* [PROBLEM REQUIREMENTS]:
Copy the listing in full and exactly, omitting its images.

╭──

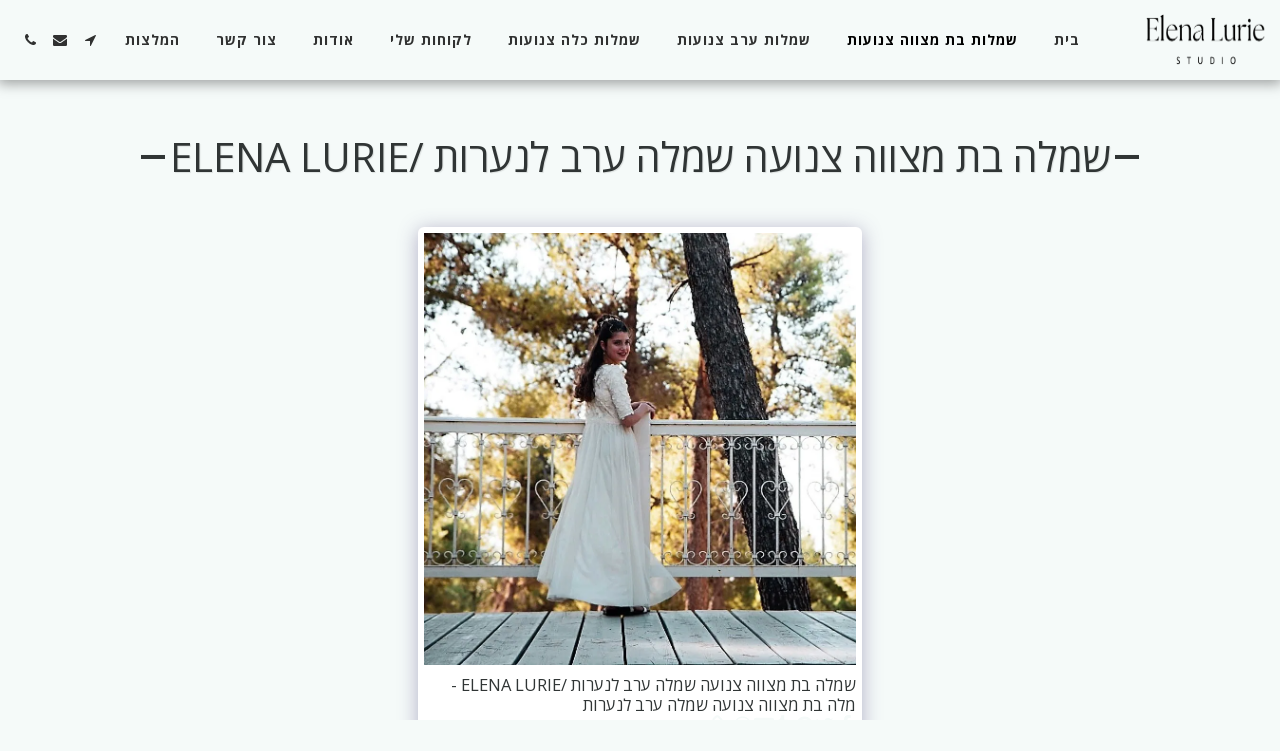

--- FILE ---
content_type: text/plain
request_url: https://www.google-analytics.com/j/collect?v=1&_v=j102&a=1343660153&t=pageview&_s=1&dl=https%3A%2F%2Fwww.elena-lurie.co.il%2F%25D7%25A9%25D7%259E%25D7%259C%25D7%2595%25D7%25AA-%25D7%2591%25D7%25AA-%25D7%259E%25D7%25A6%25D7%2595%25D7%2595%25D7%2594-%25D7%25A6%25D7%25A0%25D7%2595%25D7%25A2%25D7%2595%25D7%25AA%2F%25D7%25A9%25D7%259E%25D7%259C%25D7%2594-%25D7%2591%25D7%25AA-%25D7%259E%25D7%25A6%25D7%2595%25D7%2595%25D7%2594-%25D7%25A6%25D7%25A0%25D7%2595%25D7%25A2%25D7%2594-%25D7%25A9%25D7%259E%25D7%259C%25D7%2594-%25D7%25A2%25D7%25A8%25D7%2591-%25D7%259C%25D7%25A0%25D7%25A2%25D7%25A8%25D7%2595%25D7%25AA-elena-lurie&ul=en-us%40posix&dt=%D7%A9%D7%9E%D7%9C%D7%94%20%D7%91%D7%AA%20%D7%9E%D7%A6%D7%95%D7%95%D7%94%20%D7%A6%D7%A0%D7%95%D7%A2%D7%94%20%D7%A9%D7%9E%D7%9C%D7%94%20%D7%A2%D7%A8%D7%91%20%D7%9C%D7%A0%D7%A2%D7%A8%D7%95%D7%AA%20%2FELENA%20LURIE%20-%20ELENA%20LURIE&sr=1280x720&vp=1280x720&_u=IEBAAEABAAAAACAAI~&jid=240792410&gjid=745701092&cid=397820738.1768483486&tid=UA-73538723-1&_gid=2067793085.1768483486&_r=1&_slc=1&z=1635356752
body_size: -452
content:
2,cG-1JHLZR883V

╰──

* [RESPONSE TO THIS TASK]:
--- FILE ---
content_type: text/plain
request_url: https://www.google-analytics.com/j/collect?v=1&_v=j102&a=1343660153&t=pageview&_s=1&dl=https%3A%2F%2Fwww.elena-lurie.co.il%2F%25D7%25A9%25D7%259E%25D7%259C%25D7%2595%25D7%25AA-%25D7%2591%25D7%25AA-%25D7%259E%25D7%25A6%25D7%2595%25D7%2595%25D7%2594-%25D7%25A6%25D7%25A0%25D7%2595%25D7%25A2%25D7%2595%25D7%25AA%2F%25D7%25A9%25D7%259E%25D7%259C%25D7%2594-%25D7%2591%25D7%25AA-%25D7%259E%25D7%25A6%25D7%2595%25D7%2595%25D7%2594-%25D7%25A6%25D7%25A0%25D7%2595%25D7%25A2%25D7%2594-%25D7%25A9%25D7%259E%25D7%259C%25D7%2594-%25D7%25A2%25D7%25A8%25D7%2591-%25D7%259C%25D7%25A0%25D7%25A2%25D7%25A8%25D7%2595%25D7%25AA-elena-lurie&ul=en-us%40posix&dt=%D7%A9%D7%9E%D7%9C%D7%94%20%D7%91%D7%AA%20%D7%9E%D7%A6%D7%95%D7%95%D7%94%20%D7%A6%D7%A0%D7%95%D7%A2%D7%94%20%D7%A9%D7%9E%D7%9C%D7%94%20%D7%A2%D7%A8%D7%91%20%D7%9C%D7%A0%D7%A2%D7%A8%D7%95%D7%AA%20%2FELENA%20LURIE%20-%20ELENA%20LURIE&sr=1280x720&vp=1280x720&_u=IEBAAEABAAAAACAAI~&jid=240792410&gjid=745701092&cid=397820738.1768483486&tid=UA-73538723-1&_gid=2067793085.1768483486&_r=1&_slc=1&z=1635356752
body_size: -452
content:
2,cG-1JHLZR883V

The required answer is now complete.